Este texto forma parte de la antología publicada por Letralia el 20 de mayo de 2020 en su 24º aniversario
La voz del Papa se propagaba por las calles vacías como una sombra del silencio, ya nadie abre las ventanas, hasta el viento es enemigo. No hay rincón que permita algún rasgo de seguridad.
El hermano, el amigo, el hijo, la madre misma es un peligro. Crece la desconfianza. El acercamiento es un pecado de cuaresma prolongado en cuarentena. La sombra sigue su paso y va arropando cada punto del planeta, no se sabe cuándo el sol dejará de alumbrar sumergido en la oscuridad de la no noche, ya que no existe la diferencia de horario, ni del amanecer, ni del anochecer. Incluso la luna se ocultó detrás de las montañas esperando que el planeta termine su día más largo en infinito.
La sombra prosigue y va levantándose como una nube en mediodía, pero sin luz. Nadie la ve, todos los que quedan están encerrados en sus rincones, protegiéndose de lo ineludible, es un sorteo que nadie quiere ganar, es la peste del Apocalipsis que penetra.
Cada uno va mirando las rendijas, y en agobio tratan en vano de taparlas con sábanas, cobijas, maderos, cuerpos ya inertes. Pero no, la sombra sigue y sigue y busca hasta el más pequeño punto por donde filtrarse y mostrar la macabra sonrisa de un evangelio sometido en la creencia y en la no creencia; en los que pretenden que solo es pesadilla y en los que con ojos desorbitados ven la señal que ya humedece la puerta.
Hostiga la sombra, los árboles ya deshojados y sin memoria, crujen y se descorren de sus raíces.

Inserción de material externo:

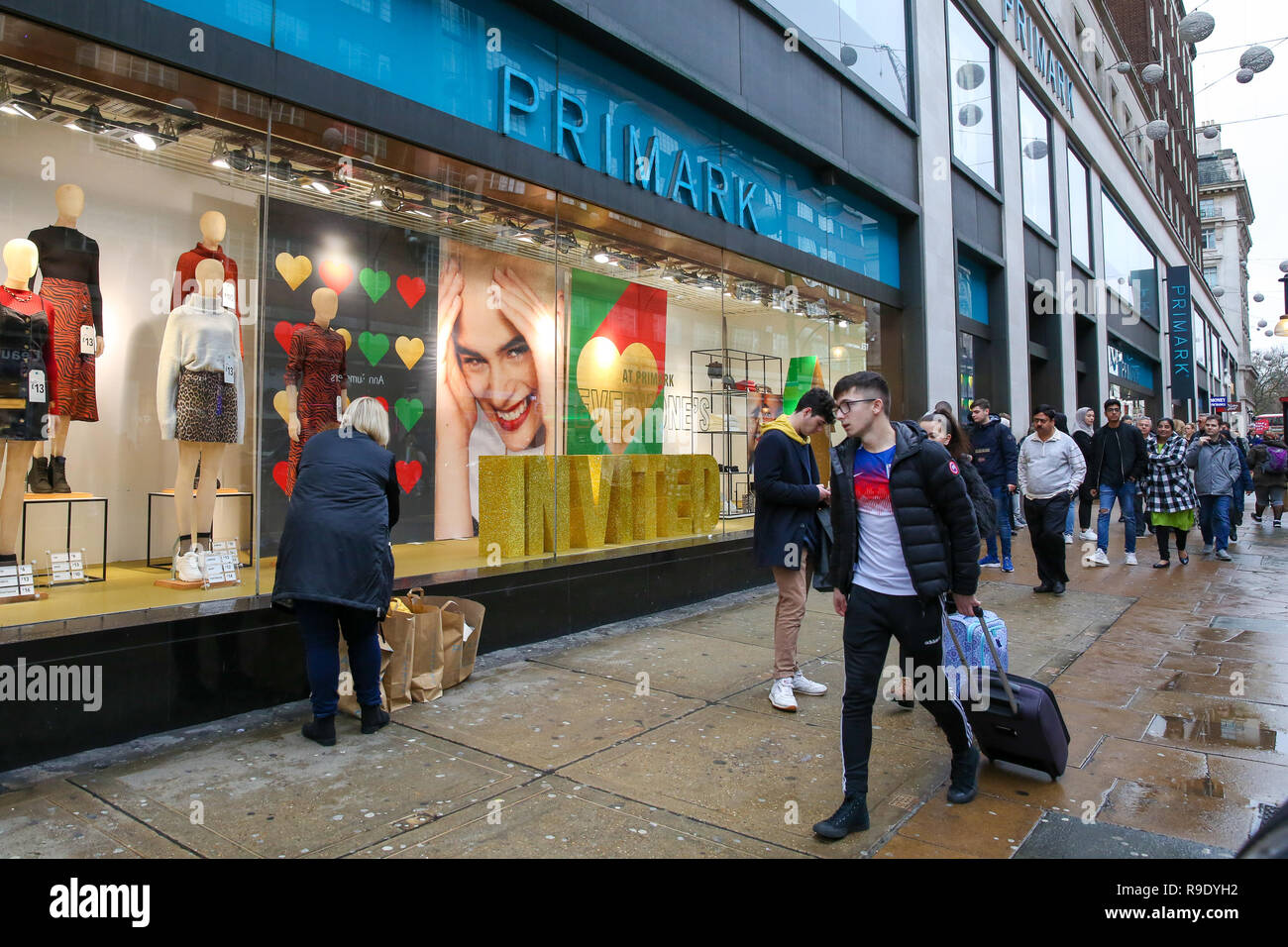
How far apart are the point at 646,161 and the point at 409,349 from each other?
2.95 meters

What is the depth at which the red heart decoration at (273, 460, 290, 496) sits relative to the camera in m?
6.22

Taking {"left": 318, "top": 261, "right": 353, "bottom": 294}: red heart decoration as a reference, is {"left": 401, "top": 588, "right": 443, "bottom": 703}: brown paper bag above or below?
below

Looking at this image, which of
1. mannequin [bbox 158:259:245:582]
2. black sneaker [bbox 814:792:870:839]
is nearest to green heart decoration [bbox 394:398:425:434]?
mannequin [bbox 158:259:245:582]

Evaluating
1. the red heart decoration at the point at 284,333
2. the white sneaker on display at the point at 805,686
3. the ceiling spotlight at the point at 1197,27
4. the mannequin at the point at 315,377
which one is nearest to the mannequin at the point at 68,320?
the red heart decoration at the point at 284,333

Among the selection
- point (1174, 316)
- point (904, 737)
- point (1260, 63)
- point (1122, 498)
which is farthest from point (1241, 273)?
point (904, 737)

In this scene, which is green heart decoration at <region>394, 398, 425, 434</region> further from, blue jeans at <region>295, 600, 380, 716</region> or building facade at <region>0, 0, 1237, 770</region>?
blue jeans at <region>295, 600, 380, 716</region>

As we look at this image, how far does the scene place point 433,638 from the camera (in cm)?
504

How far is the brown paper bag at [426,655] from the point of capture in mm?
4973

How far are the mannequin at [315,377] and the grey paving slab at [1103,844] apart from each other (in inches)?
212

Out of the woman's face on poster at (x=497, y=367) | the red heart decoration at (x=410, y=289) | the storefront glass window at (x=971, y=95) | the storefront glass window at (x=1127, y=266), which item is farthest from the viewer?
the storefront glass window at (x=1127, y=266)

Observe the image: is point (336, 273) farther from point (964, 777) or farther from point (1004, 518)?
point (1004, 518)

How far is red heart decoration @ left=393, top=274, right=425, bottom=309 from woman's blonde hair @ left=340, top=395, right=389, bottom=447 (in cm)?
349

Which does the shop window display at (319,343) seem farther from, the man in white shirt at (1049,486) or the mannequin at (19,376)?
the man in white shirt at (1049,486)
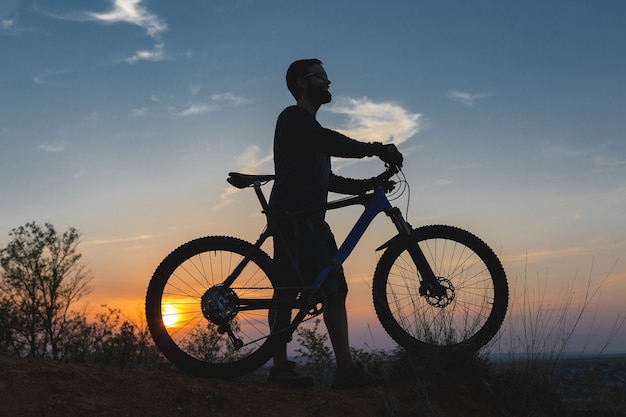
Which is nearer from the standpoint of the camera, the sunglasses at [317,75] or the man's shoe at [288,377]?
the man's shoe at [288,377]

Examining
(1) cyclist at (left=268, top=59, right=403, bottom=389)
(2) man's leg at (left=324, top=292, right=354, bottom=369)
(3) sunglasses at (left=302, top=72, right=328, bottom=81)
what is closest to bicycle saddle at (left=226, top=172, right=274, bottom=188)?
(1) cyclist at (left=268, top=59, right=403, bottom=389)

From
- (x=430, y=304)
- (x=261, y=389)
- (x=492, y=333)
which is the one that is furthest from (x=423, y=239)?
(x=261, y=389)

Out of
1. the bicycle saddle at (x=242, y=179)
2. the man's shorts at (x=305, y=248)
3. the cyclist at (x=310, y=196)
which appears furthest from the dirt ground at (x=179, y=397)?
the bicycle saddle at (x=242, y=179)

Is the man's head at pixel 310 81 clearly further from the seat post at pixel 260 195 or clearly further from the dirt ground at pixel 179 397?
the dirt ground at pixel 179 397

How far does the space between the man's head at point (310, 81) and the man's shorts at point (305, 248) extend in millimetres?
1073

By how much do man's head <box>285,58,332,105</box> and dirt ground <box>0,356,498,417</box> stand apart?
2453 mm

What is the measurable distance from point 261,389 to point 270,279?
866 mm

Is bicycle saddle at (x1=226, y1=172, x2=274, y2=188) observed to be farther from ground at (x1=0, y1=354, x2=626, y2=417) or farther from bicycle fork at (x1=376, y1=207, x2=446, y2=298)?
ground at (x1=0, y1=354, x2=626, y2=417)

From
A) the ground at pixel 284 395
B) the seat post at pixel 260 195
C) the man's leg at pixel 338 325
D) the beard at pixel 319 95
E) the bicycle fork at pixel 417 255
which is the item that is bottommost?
the ground at pixel 284 395

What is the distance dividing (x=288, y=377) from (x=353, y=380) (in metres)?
0.55

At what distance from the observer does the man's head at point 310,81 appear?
513cm

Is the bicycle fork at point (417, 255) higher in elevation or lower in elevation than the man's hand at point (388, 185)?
lower

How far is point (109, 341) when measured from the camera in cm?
1169

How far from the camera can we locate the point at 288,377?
5012 millimetres
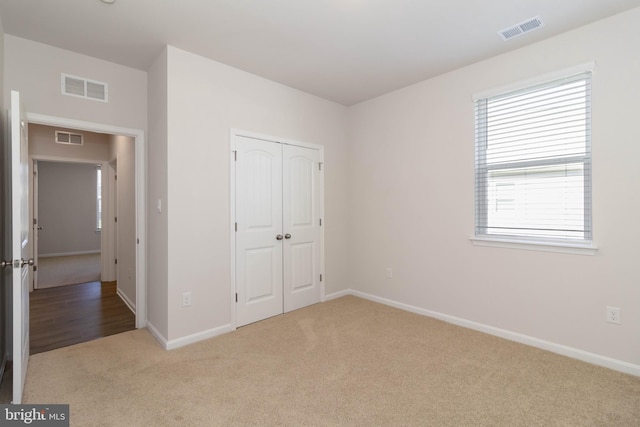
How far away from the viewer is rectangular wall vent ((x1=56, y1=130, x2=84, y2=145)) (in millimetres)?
4535

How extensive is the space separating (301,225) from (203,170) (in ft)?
4.73

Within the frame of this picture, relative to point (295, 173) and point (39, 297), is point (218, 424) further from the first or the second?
point (39, 297)

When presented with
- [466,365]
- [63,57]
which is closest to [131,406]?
[466,365]

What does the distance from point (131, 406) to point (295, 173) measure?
2776mm

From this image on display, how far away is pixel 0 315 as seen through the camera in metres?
2.45

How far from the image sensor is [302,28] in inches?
102

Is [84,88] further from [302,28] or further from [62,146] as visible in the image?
[62,146]

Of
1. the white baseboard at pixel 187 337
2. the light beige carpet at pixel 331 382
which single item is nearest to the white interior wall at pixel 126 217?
the white baseboard at pixel 187 337

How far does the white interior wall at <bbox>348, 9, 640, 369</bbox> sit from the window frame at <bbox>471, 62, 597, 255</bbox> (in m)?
0.06

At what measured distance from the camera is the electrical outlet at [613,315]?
8.04ft

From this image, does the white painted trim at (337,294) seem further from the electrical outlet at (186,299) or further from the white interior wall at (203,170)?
the electrical outlet at (186,299)

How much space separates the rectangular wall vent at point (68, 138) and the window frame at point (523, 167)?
5.53 m

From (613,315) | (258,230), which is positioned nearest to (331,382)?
(258,230)

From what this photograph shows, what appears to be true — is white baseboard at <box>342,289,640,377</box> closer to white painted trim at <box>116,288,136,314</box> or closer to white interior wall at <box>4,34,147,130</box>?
white painted trim at <box>116,288,136,314</box>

Correr, seguir poniendo barricadas con los costosos muebles que una vez provocaron la envidia del vecino, ahora vueltos camas de hospital, llenos de sudor y excreta del que va abandonando sin su aceptación la sentencia. Se llama muerte y no silencio, se llama terror, y no silencio, se llama pecado y no silencio, se llama cada nombre que se le quiera poner. Pero es la sombra y el silencio que circunda lo que insiste pretendiendo que no le alcanzará.
Hostiga la sombra, los árboles ya deshojados y sin memoria, crujen y se descorren de sus raíces. Los ríos van secando el caudal. El mar se retira y las olas asustadas se encrespan hacia atrás sin querer regresar al horror que ni su fuerza devastadora pudiera comparar con lo que se vislumbra.
Las montañas se juntan para un cambio radical. Procuran que su poder de barrera pueda sostener la sombra y el silencio, pero la realidad las va cubriendo y ya la luna no encuentra asidero, los volcanes de su reino la sumergen, y se convierte en hostia, en saliva que también desaparece. No hay gritos, sólo jadeos sin orgasmos se escuchan en la no noche, es el ahogamiento del silencio que atrapa cada garganta y va saturando el aire que sofoca. Nadie puede mirar a nadie, nadie se convierte en personaje que no se quiere ver. Nadie es la palabra que recorre lo único que tienen, su pensamiento saturado de las otras voces que entran en el silencio y las sombras a través del recuerdo de lo que se era y no se es. De lo que se asombra y no se sabe el porqué. ¿Del cuando pasó? ¿Del cuando no sentimos su llegada? ¿Del cuando no nos dimos cuenta de la seudofragilidad del ladrón que entraba en casa y nos robaba el aliento…?
Enajenados en desespero y sin opciones ante lo inminente, una mirada los guía confundidos hacia el estante donde guardan las armas para el momento de la defensa. Todos en acecho. Pero ni las sofisticadas armas sacadas de la gaveta universal, ni tampoco la voz, sirven de protección para matar lo que arrebata la vida… están enmohecidas en sombras y en silencio.
Sin embargo, impugna en letanía: “Urbi et orbi”.